Harvard Doctor’s Million-Dollar Idea Could Prevent A Pandemic
Because "you can't bomb Ebola."
The $1 million TED Prize is awarded each year to someone with a creative idea for sparking global change. The idea behind the TED Prize is to accelerate progress toward solving some of the most challenging of the world’s problems by investing millions in potential solutions. The 2017 winner is Dr. Raj Panjabi, whose “Community Health Academy” could have the power to stop pandemics before they start.

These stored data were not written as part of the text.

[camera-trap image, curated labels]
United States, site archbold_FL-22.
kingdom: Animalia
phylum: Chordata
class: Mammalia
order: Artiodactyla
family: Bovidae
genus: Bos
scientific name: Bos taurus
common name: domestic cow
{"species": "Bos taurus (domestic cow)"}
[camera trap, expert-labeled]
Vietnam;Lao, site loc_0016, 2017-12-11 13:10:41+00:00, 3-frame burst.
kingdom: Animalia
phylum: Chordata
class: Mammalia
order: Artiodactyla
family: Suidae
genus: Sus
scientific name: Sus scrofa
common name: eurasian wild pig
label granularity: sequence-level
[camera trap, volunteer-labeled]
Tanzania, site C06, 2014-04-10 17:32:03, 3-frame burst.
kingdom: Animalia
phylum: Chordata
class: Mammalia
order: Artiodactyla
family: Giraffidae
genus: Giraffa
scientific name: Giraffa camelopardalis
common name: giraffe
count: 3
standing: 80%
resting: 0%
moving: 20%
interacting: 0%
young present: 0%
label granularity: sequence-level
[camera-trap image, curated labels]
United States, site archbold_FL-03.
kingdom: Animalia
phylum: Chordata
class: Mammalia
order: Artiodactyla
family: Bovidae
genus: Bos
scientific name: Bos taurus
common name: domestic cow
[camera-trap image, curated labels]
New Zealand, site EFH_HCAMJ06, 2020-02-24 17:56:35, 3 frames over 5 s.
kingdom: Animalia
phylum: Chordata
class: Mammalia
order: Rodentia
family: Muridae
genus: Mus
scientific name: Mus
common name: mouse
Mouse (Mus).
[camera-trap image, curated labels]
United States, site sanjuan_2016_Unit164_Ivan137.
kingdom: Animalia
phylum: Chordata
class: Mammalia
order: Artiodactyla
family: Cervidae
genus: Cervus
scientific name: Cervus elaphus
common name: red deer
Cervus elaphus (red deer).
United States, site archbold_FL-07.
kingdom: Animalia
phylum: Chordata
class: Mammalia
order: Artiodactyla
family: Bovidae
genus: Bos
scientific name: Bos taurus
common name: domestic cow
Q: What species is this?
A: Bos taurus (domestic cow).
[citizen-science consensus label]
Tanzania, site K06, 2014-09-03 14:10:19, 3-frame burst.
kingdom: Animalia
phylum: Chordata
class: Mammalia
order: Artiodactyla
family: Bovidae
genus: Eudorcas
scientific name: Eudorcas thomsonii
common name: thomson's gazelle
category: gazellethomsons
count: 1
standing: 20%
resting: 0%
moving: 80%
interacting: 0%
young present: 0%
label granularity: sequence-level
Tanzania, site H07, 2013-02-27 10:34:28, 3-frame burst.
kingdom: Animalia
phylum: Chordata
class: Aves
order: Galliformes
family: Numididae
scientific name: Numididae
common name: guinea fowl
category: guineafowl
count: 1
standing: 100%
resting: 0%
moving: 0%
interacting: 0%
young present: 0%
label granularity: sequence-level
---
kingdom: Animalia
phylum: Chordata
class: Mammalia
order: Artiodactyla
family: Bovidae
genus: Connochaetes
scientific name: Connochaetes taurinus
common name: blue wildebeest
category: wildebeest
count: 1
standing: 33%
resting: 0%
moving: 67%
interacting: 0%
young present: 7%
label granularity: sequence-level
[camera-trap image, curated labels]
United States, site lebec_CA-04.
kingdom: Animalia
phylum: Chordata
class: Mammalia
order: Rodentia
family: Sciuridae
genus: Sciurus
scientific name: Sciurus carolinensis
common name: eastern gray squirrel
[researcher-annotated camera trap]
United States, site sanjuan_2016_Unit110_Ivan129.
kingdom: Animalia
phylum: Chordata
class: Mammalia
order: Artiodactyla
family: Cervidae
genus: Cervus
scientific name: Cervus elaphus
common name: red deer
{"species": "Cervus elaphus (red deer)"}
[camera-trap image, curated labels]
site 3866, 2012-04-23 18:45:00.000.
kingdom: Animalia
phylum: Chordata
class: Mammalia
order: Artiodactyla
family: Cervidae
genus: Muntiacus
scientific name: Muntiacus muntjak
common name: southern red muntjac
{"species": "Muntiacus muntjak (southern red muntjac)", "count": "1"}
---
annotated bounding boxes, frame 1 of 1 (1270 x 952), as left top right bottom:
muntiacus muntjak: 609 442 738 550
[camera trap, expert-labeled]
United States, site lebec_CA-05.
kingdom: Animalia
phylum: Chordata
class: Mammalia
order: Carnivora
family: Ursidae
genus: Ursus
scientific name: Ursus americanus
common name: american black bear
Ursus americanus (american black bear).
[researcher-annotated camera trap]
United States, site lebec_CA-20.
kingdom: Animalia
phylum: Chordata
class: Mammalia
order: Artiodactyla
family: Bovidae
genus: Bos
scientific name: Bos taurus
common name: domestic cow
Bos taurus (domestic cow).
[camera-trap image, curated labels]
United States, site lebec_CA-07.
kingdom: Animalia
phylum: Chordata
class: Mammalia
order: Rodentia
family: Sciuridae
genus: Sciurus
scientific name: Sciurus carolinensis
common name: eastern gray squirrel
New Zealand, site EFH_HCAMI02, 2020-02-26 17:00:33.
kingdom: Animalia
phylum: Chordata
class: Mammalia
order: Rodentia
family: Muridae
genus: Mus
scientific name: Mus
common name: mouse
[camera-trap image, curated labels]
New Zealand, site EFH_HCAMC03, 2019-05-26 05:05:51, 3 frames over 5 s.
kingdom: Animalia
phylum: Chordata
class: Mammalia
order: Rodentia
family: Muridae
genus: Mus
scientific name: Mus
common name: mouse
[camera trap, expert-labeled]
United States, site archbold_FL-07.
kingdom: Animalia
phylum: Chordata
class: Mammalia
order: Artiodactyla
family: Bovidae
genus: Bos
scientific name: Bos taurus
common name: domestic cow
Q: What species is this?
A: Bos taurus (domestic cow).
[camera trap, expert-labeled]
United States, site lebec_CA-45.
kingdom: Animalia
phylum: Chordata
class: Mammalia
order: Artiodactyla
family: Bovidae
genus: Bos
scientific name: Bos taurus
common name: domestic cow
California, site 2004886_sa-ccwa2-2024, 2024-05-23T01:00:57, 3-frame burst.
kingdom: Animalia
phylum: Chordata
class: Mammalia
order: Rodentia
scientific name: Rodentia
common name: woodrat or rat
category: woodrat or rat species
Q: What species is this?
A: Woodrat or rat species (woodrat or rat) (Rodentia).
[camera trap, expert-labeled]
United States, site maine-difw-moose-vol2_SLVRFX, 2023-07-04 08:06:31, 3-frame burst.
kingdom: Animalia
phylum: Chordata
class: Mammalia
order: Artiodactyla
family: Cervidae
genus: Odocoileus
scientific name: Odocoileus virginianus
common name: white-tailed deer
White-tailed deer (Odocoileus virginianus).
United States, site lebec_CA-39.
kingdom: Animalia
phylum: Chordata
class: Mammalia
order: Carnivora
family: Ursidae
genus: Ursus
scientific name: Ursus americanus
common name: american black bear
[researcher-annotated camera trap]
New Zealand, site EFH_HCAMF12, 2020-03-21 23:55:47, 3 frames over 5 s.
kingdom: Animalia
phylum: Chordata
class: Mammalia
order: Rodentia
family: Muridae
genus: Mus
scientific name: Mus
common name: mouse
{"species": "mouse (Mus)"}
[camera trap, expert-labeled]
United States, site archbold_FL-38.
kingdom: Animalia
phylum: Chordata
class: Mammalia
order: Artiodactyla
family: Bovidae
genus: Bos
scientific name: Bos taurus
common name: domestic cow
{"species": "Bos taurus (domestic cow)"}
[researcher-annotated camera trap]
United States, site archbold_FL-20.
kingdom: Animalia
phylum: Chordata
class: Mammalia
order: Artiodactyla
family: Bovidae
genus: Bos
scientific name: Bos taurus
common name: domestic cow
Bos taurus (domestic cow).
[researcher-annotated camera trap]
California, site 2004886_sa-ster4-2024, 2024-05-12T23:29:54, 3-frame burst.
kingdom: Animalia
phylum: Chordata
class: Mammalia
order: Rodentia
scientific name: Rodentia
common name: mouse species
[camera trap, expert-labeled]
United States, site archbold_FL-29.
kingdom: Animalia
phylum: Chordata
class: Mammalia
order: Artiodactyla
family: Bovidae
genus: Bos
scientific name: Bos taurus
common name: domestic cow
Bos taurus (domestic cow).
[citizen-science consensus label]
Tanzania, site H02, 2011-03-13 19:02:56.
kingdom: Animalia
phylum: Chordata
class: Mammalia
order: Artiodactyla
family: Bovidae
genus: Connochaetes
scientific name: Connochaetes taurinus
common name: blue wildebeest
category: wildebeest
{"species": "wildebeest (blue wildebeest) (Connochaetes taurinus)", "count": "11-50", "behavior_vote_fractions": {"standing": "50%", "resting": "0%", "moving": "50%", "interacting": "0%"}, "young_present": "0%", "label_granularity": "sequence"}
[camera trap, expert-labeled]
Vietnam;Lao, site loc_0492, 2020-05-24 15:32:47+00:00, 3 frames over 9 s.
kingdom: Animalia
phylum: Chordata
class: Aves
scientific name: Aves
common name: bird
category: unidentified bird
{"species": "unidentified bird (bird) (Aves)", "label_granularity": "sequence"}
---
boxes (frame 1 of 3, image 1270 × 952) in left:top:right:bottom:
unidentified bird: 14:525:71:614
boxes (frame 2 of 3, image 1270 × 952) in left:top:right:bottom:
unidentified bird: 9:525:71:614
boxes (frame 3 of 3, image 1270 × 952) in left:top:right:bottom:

Panjabi is a Harvard Medical School physician and CEO and co-founder of Last Mile Health, an organization that hires professional community health workers in remote areas to expand access to healthcare. Panjabi, describing his aim to Business Insider, says his goal is to “recruit and train the largest army of community health workers that’s ever been known.” Epidemics — such as the Ebola virus outbreak of 2014 — start small. If adequate healthcare resources are in place, they can be stopped early on. “I want to help countries where they’re already working on this to do it at a higher quality and lower cost, to create and curate the best in digital education resources, and to [use] self-learning and online courses to recognize the next outbreak,” Panjabi told Business Insider.
Epidemiology And Eradicating Disease
Panjabi’s project isn’t the only one with a goal of eradicating disease: Priscilla Chan and Mark Zuckerberg unveiled the Chan Zuckerberg Initiative — a $3 billion dollar plan to invest in basic scientific research, education, and access to technology — in September of 2016. The audacious goal of their initiative? Curing, eliminating, or preventing all disease by the close of the 21st century. The process will include open collaboration and sharing of information and resources — something that can be lacking in healthcare and clinical research. The first 47 researchers received grants from the initiative in February 2017.
Both the Chan Zuckerberg Initiative and Dr. Panjabi’s Community Health Academy are banking on an inclusive, preventative approach to health. They also represent the growing importance of access to technology in the fight against disease.